Glenn MillerBoard member Glenn Miller broached the topic with other board members during the session, which preceded the regular board meeting. He said he’d met with Ed Bartholemy, who owns land in the south Cooper Mountain area, to talk over the possibility of a land trade between the Beaverton and Hillsboro school districts.

The “trade” would make a small area of south Cooper Mountain part of the Beaverton School District and an area in the southeast part of the planned South Hillsboro development part of the Hillsboro School District.

Board member Monte Akers and Washington County Commission Chairman Andy Duyck also attended the recent meeting with Bartholemy.

Andy DuyckThe news didn’t sit well with several of Miller’s colleagues, who indicated they were upset by its apparently covert nature.

School board member Janeen Sollman said she was “completely taken by surprise” at Miller’s request and had concerns that Miller did not follow “proper, professional” procedures.

“I question board members meeting with land owners [and] having these discussions without the knowledge of the school board chair,” she told fellow board members Tuesday night.

“I’m concerned about a private meeting,” said school board chairwoman Kim Strelchun. “We agreed it shouldn’t be a couple of people in a room.”

Strelchun said she first heard about the issue from a Beaverton School Board member.

“Enough of a conversation has already started [and] enough people are already involved. It needs to become an agenda item,” she added.

Miller indicated he believed the meeting was simply a constituent meeting with elected officials to discuss possibilities. He said he had spoken with “a couple of Beaverton School Board members.”

“It’s got some legs,” Miller said of the land trade idea.

For his part, Duyck took a political approach to the issue.
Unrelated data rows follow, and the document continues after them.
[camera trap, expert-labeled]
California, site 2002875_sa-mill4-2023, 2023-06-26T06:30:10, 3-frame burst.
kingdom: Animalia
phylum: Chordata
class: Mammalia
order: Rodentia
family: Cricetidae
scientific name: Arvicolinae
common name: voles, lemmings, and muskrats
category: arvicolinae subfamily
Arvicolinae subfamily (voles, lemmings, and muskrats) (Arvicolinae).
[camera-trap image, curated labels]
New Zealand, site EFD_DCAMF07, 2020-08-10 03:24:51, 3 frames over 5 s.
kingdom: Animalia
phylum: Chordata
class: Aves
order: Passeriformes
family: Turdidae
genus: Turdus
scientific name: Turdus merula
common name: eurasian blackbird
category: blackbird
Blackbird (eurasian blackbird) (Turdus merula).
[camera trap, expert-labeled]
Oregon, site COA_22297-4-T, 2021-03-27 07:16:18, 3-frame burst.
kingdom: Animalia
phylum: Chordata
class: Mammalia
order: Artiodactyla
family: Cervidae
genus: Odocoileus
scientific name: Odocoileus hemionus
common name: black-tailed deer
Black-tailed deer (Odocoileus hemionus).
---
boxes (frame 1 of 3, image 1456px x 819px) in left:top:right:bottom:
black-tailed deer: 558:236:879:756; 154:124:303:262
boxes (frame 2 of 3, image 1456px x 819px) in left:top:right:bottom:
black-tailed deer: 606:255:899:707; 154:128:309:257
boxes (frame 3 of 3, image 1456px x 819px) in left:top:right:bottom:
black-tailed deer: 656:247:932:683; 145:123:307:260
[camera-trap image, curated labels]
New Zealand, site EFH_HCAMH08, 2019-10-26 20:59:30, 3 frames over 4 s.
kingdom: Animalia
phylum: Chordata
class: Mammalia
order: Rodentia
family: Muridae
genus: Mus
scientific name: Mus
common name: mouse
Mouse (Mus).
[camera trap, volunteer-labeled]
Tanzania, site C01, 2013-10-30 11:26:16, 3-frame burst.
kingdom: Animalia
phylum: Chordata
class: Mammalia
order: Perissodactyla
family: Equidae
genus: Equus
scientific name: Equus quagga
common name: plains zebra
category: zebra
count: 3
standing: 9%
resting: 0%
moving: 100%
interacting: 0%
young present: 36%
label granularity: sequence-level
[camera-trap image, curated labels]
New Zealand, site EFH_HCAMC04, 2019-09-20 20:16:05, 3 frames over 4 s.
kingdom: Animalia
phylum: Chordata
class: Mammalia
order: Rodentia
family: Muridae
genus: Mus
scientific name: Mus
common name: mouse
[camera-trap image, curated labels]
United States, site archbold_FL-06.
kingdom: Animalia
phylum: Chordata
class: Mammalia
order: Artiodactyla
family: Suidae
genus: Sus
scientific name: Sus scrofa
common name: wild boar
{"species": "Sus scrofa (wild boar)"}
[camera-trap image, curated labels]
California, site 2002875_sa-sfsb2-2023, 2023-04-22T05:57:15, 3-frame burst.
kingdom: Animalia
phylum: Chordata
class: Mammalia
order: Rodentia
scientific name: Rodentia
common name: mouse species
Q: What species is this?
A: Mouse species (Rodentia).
“I’m interested in what kind of legislation might be proposed,” Duyck said Wednesday morning. “From the county perspective there’s a transportation issue. Busing kids clear across the county simply does not make sense. I would like to see the issue resolved.”

The boundary issue dates back to 2010, when Bartholemy asked for 1,600 acres in the south Cooper Mountain area that sits within the Hillsboro School District boundary to be transferred inside Beaverton School District boundaries. Students in part of the south Cooper Mountain area attend Hillsboro’s Groner Elementary School. The boundary adjustment was on the ballot in 2010 for voters to decide, but was pulled due to improper filing of paperwork by people on both sides of the issue.

In 2012, Bartholemy led another charge to gather signatures for a boundary change — this time 235 acres along Southwest Scholls Ferry Road, west of Roy Rogers Road.

The state Legislature got involved during the 2013 session when Senate Bill 600 passed, directing both school districts to mediate the boundary dispute.

“The mediation didn’t go very far,” said Hillsboro School District communications director Beth Graser, explaining that neither district had a boundary quarrel with the other.

“It appears that there are no disputes between the districts along their lengthy boundary,” reads a report summary on mediation conducted by the two districts as directed by SB 600. “Each district recognizes that with any boundary there always will be some areas that are more challenging to serve than others, but the current boundary is manageable as [it] currently exists.”

Sollman was skeptical about Bartholemy’s motives.

“This is a case of a guy not getting what he wants, so he’s back, trying a new direction,” she said.

Schools Superintendent Mike Scott also expressed concern about the boundary issue unexpectedly coming up again.

“All kinds of community members weighed in on this last time,” Scott said. “They’re not going to be happy we haven’t done our communication part.”